Keystone XL is bigger in one respect. Generous estimates predict that the pipeline would create around 42,000 temporary jobs — about 2,000 construction jobs and the rest in supplying goods and services.
How many long-term jobs? Fifty. That’s right, 50 whole long-term jobs. (One more, and the pipeline would have to get health insurance for them! Unless they hired veterans, I suppose.)
Furthermore, the argument that Keystone XL would help by lowering gas prices just had the legs kicked out from under it, with the price of oil plummeting toward $50 per barrel with no sign of stopping. This was always a bogus argument, since the pipeline is a drop in the bucket compared with world supply, but now it makes even less sense.

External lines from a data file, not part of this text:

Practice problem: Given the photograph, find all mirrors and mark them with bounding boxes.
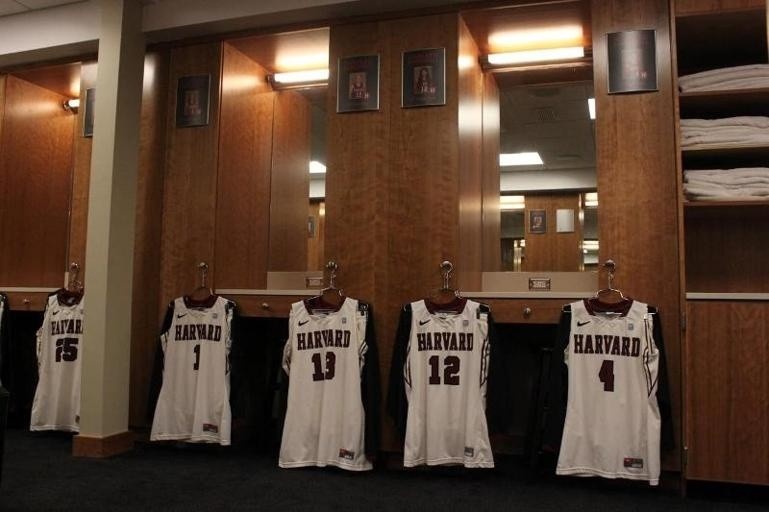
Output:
[268,84,327,271]
[482,60,599,273]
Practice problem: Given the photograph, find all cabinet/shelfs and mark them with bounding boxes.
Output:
[667,0,768,502]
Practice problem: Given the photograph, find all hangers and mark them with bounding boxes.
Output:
[64,262,83,293]
[559,261,660,316]
[305,261,369,312]
[167,263,237,311]
[404,259,491,315]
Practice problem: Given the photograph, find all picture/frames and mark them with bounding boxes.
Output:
[308,215,318,239]
[82,87,93,138]
[335,47,446,114]
[527,208,548,234]
[604,29,660,95]
[172,72,211,130]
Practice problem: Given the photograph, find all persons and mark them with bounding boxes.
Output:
[413,68,433,93]
[185,89,201,117]
[349,71,367,99]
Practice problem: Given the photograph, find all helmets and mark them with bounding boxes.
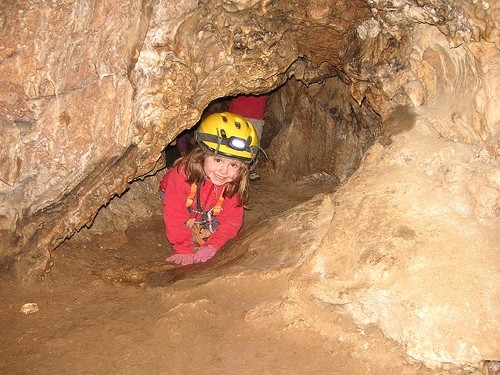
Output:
[194,111,260,162]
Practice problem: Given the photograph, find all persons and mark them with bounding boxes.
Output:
[163,111,259,268]
[221,95,270,180]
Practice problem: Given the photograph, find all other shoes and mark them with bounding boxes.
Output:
[248,169,260,181]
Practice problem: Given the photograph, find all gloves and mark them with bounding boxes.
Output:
[165,252,195,265]
[194,244,217,263]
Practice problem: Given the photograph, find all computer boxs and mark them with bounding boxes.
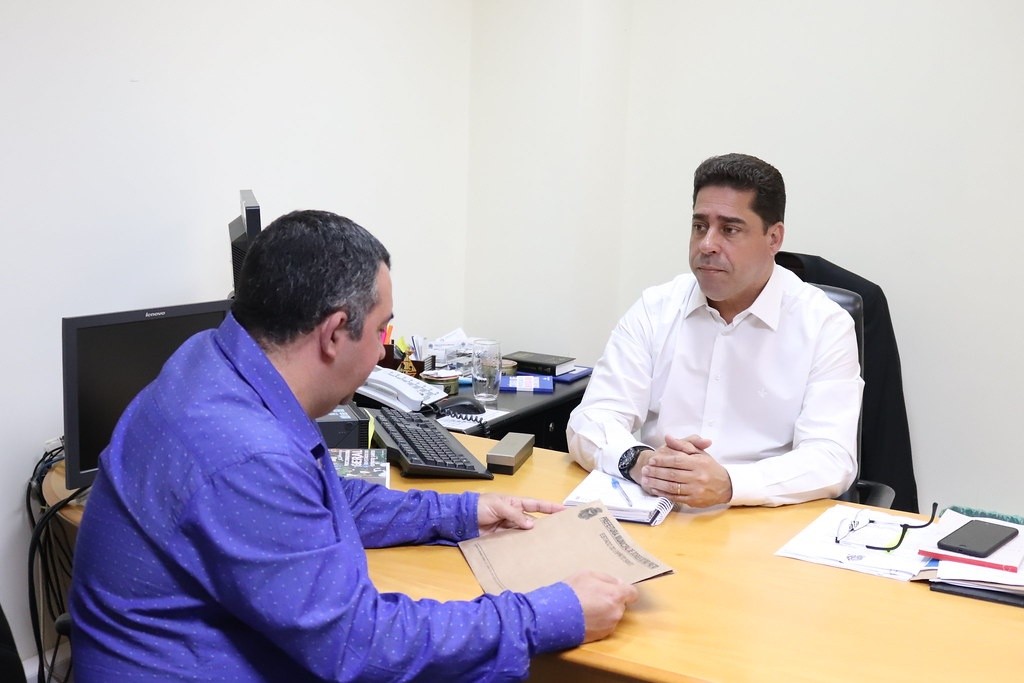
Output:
[310,401,370,450]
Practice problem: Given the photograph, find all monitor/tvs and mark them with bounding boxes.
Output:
[229,190,261,294]
[61,298,235,490]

To get a sense of the bigger picture, the U.S. economy pumped out probably close to 3 million jobs total last year. The GOP’s proposals, if enacted, will fail to make more than a small ripple in the job market.
The problem with the American economy is the same problem we’ve had since 2007: a lack of demand. With factories idle and workers unemployed, there’s not enough spending and not enough investment. Nations have two options for attacking this problem. First, spend money, through government investment in things like infrastructure, or handouts to citizens in the form of checks or tax cuts (fiscal policy). Second, use control of the money supply to ease credit and stimulate lending (monetary policy).
Republicans used to accept this framework, proposing a $713 billion government stimulus bill as recently as 2009. But they’ve since regressed intellectually to the pre–Great Depression era. The economic policy of the GOP today is almost indistinguishable from the days of Herbert Hoover and Andrew Mellon. Their platform is muddled on fiscal policy, proposing massive spending-side cuts coupled with large tax cuts for the rich — which in macro terms would cancel each other out. On monetary policy, they propose tighter money and reexamining the gold standard — which would slow the economy and throw people out of work. At best, it’s a large net negative for workers.
After the colossal failure of Hoover, when the Republican Party was largely locked out of national politics for a generation, they learned that parties ignore the lessons of Keynes at their peril. But it seems they will have to learn them again — and if they win full power in 2016, it will be at everyone’s expense.